Friday, June 25, 2010
The God Patent
The God Patent by Ransom Stephens
(Numina Press – Vox Novus / 0-984-26000-5 / 978-0-984-26000 –3 / December 2009 / 298 pages / $14.95 / Amazon & B&N $13.45 / Kindle $9.99)
Reviewed by Lloyd Lofthouse for PODBRAM
Ryan McNear, the main character in The God Patent, is behind on his child support payments and on the run from the Texas law. North of San Francisco, he meets Katrina, a troubled eleven-year-old math prodigy with a mother who lives in a mental fog waiting to die and join her husband in the afterlife. A friendship blooms between Ryan and Katrina as he uses his skills to develop her talent.

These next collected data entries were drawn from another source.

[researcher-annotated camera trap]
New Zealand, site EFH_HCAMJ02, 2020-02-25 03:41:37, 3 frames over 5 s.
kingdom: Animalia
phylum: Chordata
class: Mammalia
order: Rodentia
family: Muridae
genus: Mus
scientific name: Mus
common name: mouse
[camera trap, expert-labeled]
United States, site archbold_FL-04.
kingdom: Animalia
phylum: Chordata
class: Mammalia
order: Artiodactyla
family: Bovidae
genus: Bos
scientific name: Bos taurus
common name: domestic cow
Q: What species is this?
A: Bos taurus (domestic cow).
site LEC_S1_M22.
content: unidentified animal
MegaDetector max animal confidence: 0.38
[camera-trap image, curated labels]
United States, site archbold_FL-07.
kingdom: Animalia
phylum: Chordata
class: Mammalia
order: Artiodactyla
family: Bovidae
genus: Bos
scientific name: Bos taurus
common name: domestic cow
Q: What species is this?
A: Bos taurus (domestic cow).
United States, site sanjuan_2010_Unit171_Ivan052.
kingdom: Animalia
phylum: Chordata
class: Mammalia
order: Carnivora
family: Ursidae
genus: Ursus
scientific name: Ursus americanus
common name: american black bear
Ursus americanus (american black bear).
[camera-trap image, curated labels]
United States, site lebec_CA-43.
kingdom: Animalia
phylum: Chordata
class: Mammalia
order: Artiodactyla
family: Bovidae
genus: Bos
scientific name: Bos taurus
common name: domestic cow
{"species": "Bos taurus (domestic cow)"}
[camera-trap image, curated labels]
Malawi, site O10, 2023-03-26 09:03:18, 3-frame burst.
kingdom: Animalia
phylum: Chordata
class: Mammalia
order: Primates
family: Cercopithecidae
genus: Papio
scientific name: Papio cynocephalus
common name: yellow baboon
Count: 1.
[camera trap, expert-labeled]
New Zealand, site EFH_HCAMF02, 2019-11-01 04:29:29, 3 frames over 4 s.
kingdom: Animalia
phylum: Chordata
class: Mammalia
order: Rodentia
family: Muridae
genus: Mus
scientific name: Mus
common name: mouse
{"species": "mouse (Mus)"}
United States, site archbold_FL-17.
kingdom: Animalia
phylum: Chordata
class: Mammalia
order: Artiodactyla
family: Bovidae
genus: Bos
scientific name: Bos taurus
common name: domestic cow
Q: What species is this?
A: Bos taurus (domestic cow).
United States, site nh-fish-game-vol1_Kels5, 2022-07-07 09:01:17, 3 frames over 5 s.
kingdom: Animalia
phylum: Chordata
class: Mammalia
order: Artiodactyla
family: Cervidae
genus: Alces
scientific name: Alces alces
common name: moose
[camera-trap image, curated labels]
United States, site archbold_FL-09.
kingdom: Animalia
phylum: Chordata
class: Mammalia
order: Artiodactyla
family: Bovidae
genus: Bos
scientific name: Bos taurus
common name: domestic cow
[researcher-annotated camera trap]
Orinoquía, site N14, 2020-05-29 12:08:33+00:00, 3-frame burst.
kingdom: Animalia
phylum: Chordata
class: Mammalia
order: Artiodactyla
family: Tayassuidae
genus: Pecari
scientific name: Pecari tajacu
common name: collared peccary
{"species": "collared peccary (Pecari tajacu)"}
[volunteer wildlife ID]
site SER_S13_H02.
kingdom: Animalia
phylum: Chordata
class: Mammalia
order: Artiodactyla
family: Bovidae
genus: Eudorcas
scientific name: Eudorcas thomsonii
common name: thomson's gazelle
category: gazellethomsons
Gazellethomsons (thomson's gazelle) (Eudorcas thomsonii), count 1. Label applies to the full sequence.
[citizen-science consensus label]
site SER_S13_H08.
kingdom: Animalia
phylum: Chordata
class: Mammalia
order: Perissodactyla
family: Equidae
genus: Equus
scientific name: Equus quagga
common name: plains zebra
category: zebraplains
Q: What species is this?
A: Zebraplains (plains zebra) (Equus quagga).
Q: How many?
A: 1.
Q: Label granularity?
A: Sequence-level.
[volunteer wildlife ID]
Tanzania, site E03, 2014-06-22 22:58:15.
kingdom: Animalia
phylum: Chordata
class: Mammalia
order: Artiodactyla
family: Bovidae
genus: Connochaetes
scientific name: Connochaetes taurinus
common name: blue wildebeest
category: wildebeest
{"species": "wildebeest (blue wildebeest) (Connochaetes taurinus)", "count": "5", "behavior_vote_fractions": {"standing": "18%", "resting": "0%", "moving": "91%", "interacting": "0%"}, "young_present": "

Ryan needs money to catch up on his child support payments so he can see his son again and rid himself of the arrest warrant and a possible prison sentence. When a friend working at a small Christian college in Texas offers him a job, he has no choice but to accept. It doesn't help that this Christian college wants to prove the existence of God using Ryan's computer programming skills to tap into the power of God providing an endless supply of electricity ending the need for America's oil dependency. How can Ryan say no?
Then there is the lovely physicist from UC Berkeley who captures Ryan's heart. Her brother, Dodge Nutter, is Ryan's landlord and his scheming lawyer.
I measure how good a book is by how fast I read it. I read Ransom's book in less than a week. Books that don't hold my attention are never finished. This is a story about relationships, life, death, science, computers and spirituality. I highly recommend The God Patent, which will do more than entertain you. It will make you think.